- [ページの抜粋]:
▬▬▬▬▬▬▬▬▬▬
Kindle作家九頭龍一鬼(くずりゅうかずき)の人生と意見

自著の紹介やそのほかいろいろをおとどけする予定です。

落選歴30回以上の愚生による『新人賞落選の苦痛』傾向と対策

輓近、苫米地英人氏の著作を劉覧していたら、『本統にすぐれている人間は、社会的に評価されていなくても、内面では滅茶苦茶に自己肯定感が高い』というような一節に出逢った。

そこで、愚生はこれを『新人賞に落選したときの苦痛への対策』として利用できないかとかんがえたのである。

愚生は十七歳から二十年以上にわたって、各新人賞に応募してきて、落選歴は三十回を凌駕する。

無論、ほとんどは一次落ちだ(つまり雑誌やネットに名前さえ掲載されなかった)。

経験者諸賢はわかってくれるだろうが、『新人賞の中間発表をみて自分の名前がなかったときの苦痛は半端ではない』。

陳腐な譬喩かもしれないが、われわれの作品はわれわれの子供のようなものである。

われわれの作品を落選させられる苦痛は、われわれの子供が猟奇的殺人鬼に惨殺された苦痛に匹儔する。

そこで、以下、愚生がこれまでためしてきた、落選の苦痛に対処する方法や、現在、考覈している方法などを臚列したいとおもう。

読者諸賢に役立てられればと存ずる。

 ◇

1 まず、小説を書く
ここからすでに、苫米地氏のいうように、『自分は人類史上最大級の天才だ』とおもうことである。
これに『嘘』はない。
▬▬▬▬▬▬▬▬▬▬
- [やること]: 新人賞落選の苦痛への対策を書いた文章を、「これに『嘘』はない。」のあとから書き継いでください。 このあとのエントリーは、上の文章とは別の資料です。

[データソースから取った項目]
▬▬▬▬▬▬▬▬▬▬
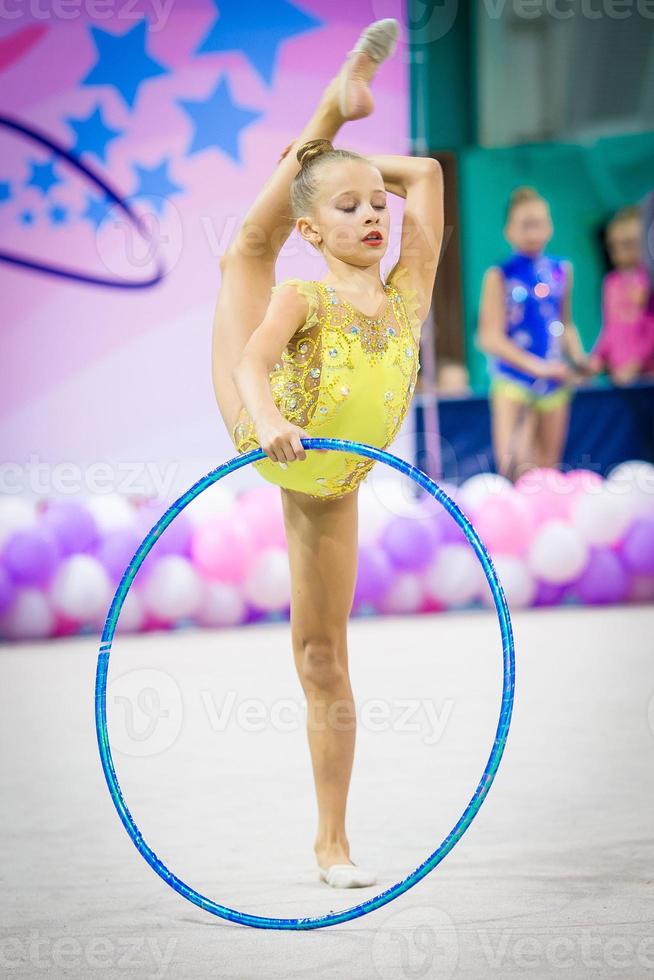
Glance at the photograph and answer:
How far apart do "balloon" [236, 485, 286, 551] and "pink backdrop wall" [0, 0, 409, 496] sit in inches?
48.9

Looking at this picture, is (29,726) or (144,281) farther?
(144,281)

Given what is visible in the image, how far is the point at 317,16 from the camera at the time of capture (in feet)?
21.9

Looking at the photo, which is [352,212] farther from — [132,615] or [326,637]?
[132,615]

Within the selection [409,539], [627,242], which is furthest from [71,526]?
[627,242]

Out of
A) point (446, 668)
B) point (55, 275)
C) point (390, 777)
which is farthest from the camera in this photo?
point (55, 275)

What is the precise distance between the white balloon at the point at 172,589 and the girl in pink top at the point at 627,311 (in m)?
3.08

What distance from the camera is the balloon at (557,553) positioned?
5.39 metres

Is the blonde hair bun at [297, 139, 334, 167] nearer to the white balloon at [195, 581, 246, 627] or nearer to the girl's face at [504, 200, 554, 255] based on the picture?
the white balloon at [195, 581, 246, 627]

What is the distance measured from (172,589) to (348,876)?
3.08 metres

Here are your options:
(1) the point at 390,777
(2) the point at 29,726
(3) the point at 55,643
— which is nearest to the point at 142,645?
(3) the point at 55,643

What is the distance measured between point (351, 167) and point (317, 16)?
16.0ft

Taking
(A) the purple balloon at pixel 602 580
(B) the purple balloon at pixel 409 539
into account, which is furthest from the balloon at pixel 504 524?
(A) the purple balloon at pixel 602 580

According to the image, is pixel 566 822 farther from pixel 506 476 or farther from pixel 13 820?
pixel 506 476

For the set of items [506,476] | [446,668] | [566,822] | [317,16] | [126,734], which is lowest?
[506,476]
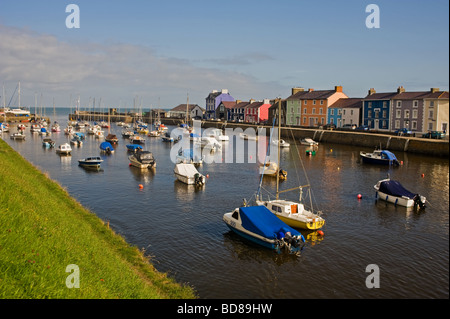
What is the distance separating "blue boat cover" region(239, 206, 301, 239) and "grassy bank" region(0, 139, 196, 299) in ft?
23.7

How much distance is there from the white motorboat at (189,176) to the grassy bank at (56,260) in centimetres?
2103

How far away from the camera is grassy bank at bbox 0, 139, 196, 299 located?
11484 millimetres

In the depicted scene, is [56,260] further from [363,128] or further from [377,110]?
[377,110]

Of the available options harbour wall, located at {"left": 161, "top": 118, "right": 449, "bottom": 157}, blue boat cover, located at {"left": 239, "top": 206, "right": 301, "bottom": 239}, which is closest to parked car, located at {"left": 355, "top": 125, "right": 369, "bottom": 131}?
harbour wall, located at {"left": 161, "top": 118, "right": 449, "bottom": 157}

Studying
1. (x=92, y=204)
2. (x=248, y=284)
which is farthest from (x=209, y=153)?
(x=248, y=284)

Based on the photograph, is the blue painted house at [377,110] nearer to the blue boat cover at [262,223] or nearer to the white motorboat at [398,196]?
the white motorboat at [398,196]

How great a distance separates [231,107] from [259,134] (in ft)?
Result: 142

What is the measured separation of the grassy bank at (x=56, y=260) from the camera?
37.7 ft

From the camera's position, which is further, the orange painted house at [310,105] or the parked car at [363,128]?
▬▬▬▬▬▬▬▬▬▬
- [答え]:
そもそも、新人賞に応募できるだけの枚数を、文字列で埋めただけでも異常なことである。
あなたは実際に天才だということをわすれてはならない。

2 小説を応募する
この時点から、すでに、『落選したときのこと』をわすれないでおく。
つまり、『おれやわたしの書いた傑作は、選良しか理解できないのだから、どうせ落選するだろう。が、それはおれやわたしの作品の価値とは無関係だ。おれたちの作品の価値はおれたちが決める。他人が決めるものではない』とおもいながら、応募するのである。

3 中間発表
ここでは、だいたい、雑誌やWEBで結果を確認することになる。
つまり、『中間発表の頁をひらくまでに、物理的に時間が生じる』のだ。
ここでも重要なのは自己肯定感だ。
『どうせ、おれたち天才の書いた作品が理解されるはずがない。どうせ一次落ちだろう。もしかしたら、すこしでも眼力のある評者が予選を通過させてくれているかもしれない。が、それはおれたちの作品の価値とは無関係だ。おれたちの作品の価値はおれたちが決める。他人が決めるものではない』などとおもいながら、ゆっくりと頁をひらくのである。

4 落選決定
おそらく、読者諸賢の傑作は落選していただろう。
作品名も筆名も掲載されていなかっただろう。
もしかしたら、予選だけは通過しているかもしれないが、ほかの応募者に敗衄した屈辱は鬱勃たるものがあるだろう。
そこで、矢張り自己肯定感だ。
『やっぱりな。おれのかんがえたとおりだ。おれのような天才の書いた傑作がやすやすと理解されるはずがない。それはおれの作品の価値とは無関係だ。おれの作品の価値はおれが決める。他人が決めるものではない』などとおもって、頁をとじるのである。

5 最終候補にのこる
意想外に、ここが厄介なのだが、二十年以上応募しつづけると、まれに、最終候補にのこる場合もある。
愚生は一度だけだが、その歓喜はすさまじいものがあった。
これが厄介だというのは、結局落選したとき、一次落ちでもなく受賞でもない、宙ぶらりん=サスペンスな状況におかれるからだ。
愚生は無論、最終選考で落選したが、これは本統に稀有なパターンなので、心理的な対処法はまだおもいついていない。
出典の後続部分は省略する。